Ive herd that there are headers for My Eagle Vision TSi 3.5l 24v if this is true where could i get them. And will they make a differance in performance for this car. Ive herd that headers sometimes dont really help that much so if anyone has info i would appreciate it.
Originally posted by jfsram A header will significantly improve the breathing of a 3.5L and you will need to add fuel to the air/fuel mixture to take full advantage of extra breathing.
The PCM won't adjust to the free(er) flowing exhaust?
So ideally, we should increase air flow to the engine (at the intake) and we should increase the air flow out of the engine (but still provide back pressure)
A CAI will help the intake.
Headers and 2-7/8" pipes for the exhaust and high flow cats? I don't like messing around with my emissions too much because of strict laws.... Am I making the right assumptions? What else can be done.
PS. I watched Monster Garage, Jessie Jame weldeds his own headers... I can do it too! (anyone want to show me how to use a Mig welder?) hehehe
The Chrysler PCM is limited on how much it can adjust for.
It gets it's mixture parameters from tables. In very simplified terms it gets mixture from fixed parameters. On a given throttle angle, rpm and minor data from O2, map sensors etc will supply the mixture written. This is call speed/density.

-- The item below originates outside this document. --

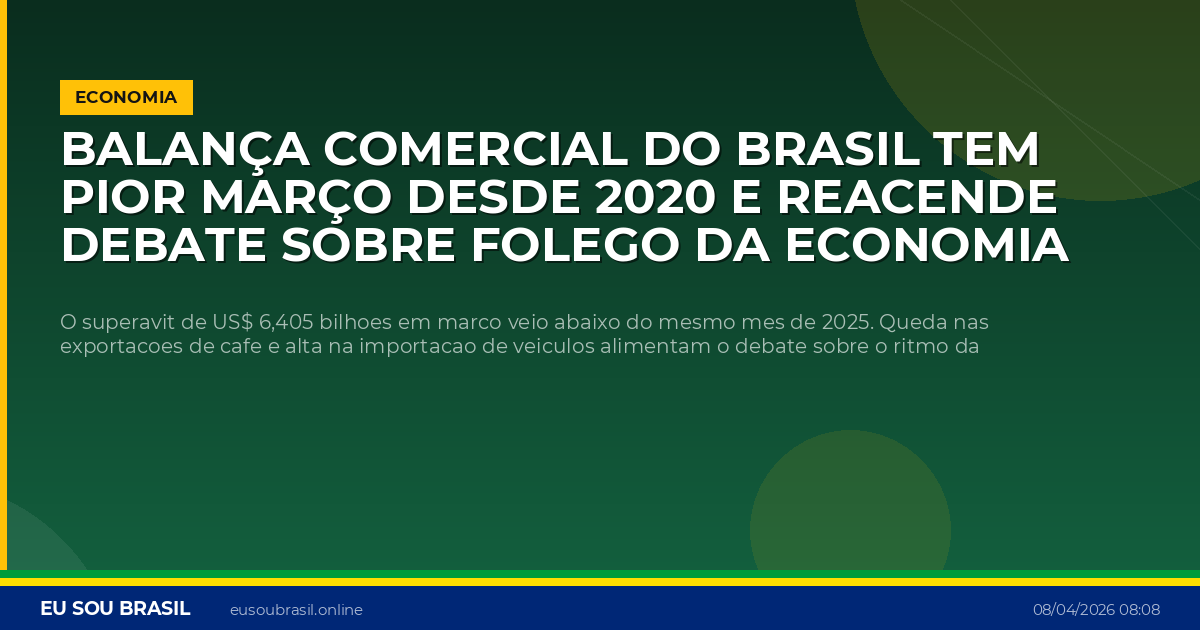 ECONOMIA

BALANÇA COMERCIAL DO BRASIL TEM PIOR MARÇO DESDE 2020 E REACENDE DEBATE SOBRE FOLEGO DA ECONOMIA

O superavit de US$ 6,405 bilhoes em marco veio abaixo do mesmo mes de 2025. Queda nas exportacoes de cafe e alta na importacao de veiculos alimentam o debate sobre o ritmo da

EU SOU BRASIL eusoubrasil.online 08/04/2026 08:08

Speed/density assumes a given amount of air is entering the engine according to throttle position.
Mustang guru's understand this and that's why when they start modifying 5.0L they will start with a Mass Air Metered car. If it's a speed/density car they will convert to a Mass Air car.
A Mass Air car actually measures the air entering an engine, not assume from a given throttle angle.

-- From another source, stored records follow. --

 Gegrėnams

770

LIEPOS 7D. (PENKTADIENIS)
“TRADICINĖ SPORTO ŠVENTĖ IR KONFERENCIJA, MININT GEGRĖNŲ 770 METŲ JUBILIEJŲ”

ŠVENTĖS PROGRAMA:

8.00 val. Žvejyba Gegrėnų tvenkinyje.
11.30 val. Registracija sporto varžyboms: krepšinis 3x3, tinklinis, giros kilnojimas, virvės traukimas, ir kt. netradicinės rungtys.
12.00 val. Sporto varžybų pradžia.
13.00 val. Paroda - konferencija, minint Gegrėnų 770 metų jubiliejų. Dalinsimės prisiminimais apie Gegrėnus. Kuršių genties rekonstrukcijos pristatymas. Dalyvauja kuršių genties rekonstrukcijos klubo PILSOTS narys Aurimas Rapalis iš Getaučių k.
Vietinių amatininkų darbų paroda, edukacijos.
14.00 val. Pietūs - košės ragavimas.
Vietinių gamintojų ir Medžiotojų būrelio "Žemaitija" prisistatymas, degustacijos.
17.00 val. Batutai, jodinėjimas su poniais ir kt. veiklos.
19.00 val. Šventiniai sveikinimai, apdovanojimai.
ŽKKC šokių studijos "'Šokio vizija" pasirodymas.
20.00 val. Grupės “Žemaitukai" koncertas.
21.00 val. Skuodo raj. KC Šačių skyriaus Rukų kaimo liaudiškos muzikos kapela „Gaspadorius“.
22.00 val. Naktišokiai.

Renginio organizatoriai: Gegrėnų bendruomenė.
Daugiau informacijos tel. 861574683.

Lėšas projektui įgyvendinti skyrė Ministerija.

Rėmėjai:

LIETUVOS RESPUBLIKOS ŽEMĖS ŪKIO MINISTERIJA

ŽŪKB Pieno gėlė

I'm not saying one system is better than the other, just stating the differences, they both have their advantages.
Originally posted by jfsram I'm not saying one system is better than the other, just stating the differences, they both have their advantages.
I bet one difference is cost. I've seen prices for mass air sensors, I forget the exact prices, but they are not cheap at all. It is probably very cheap just to assume air flow from a sensor that is basically a varible resister, then let the computer programming take care of the rest.
Cost and reliability.
A speed/density system will recognize a gross difference and continue to provide somewhat of a correct mixture.
The Mass Air system can respond to upgrades since it doesn't care what it's supposed to see, it cares about what it is actually sensing.